### Activity
Set down again each entry exactly as it reads, pictures excluded.

### Working data

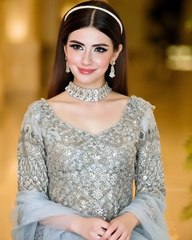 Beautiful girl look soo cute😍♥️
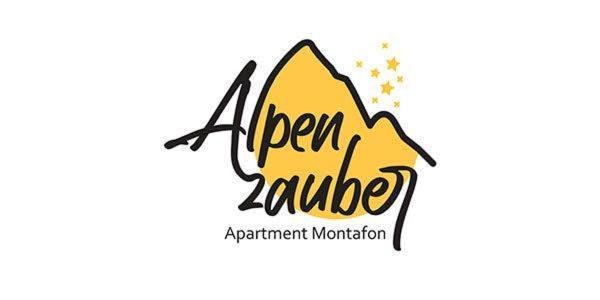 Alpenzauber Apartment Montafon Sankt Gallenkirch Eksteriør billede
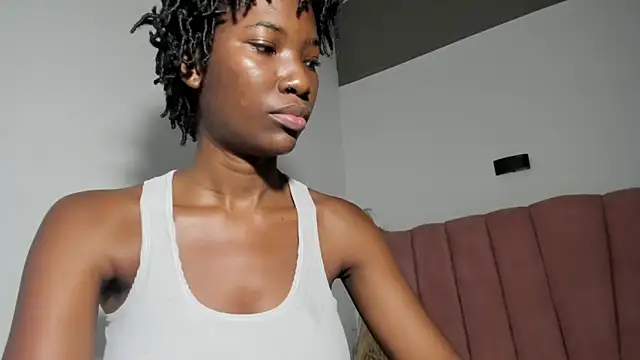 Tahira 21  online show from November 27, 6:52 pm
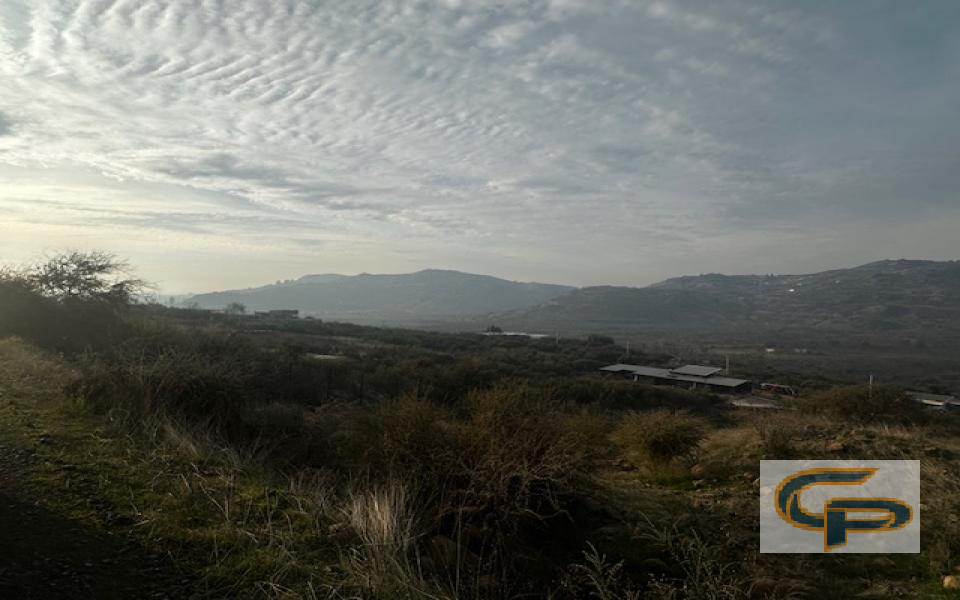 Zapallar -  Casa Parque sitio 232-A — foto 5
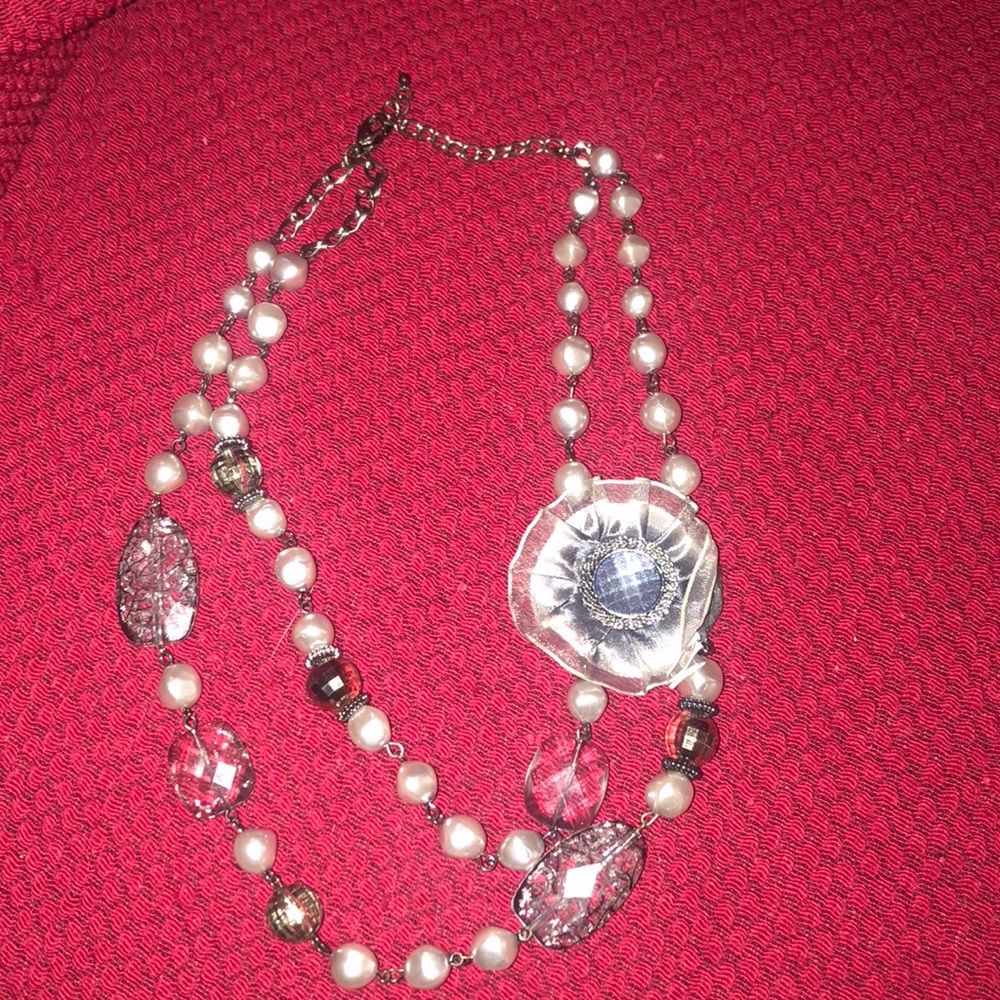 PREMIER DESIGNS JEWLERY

### Task result
 Beautiful girl look soo cute😍♥️
 Alpenzauber Apartment Montafon Sankt Gallenkirch Eksteriør billede
 Tahira 21  online show from November 27, 6:52 pm
 Zapallar -  Casa Parque sitio 232-A — foto 5
 PREMIER DESIGNS JEWLERY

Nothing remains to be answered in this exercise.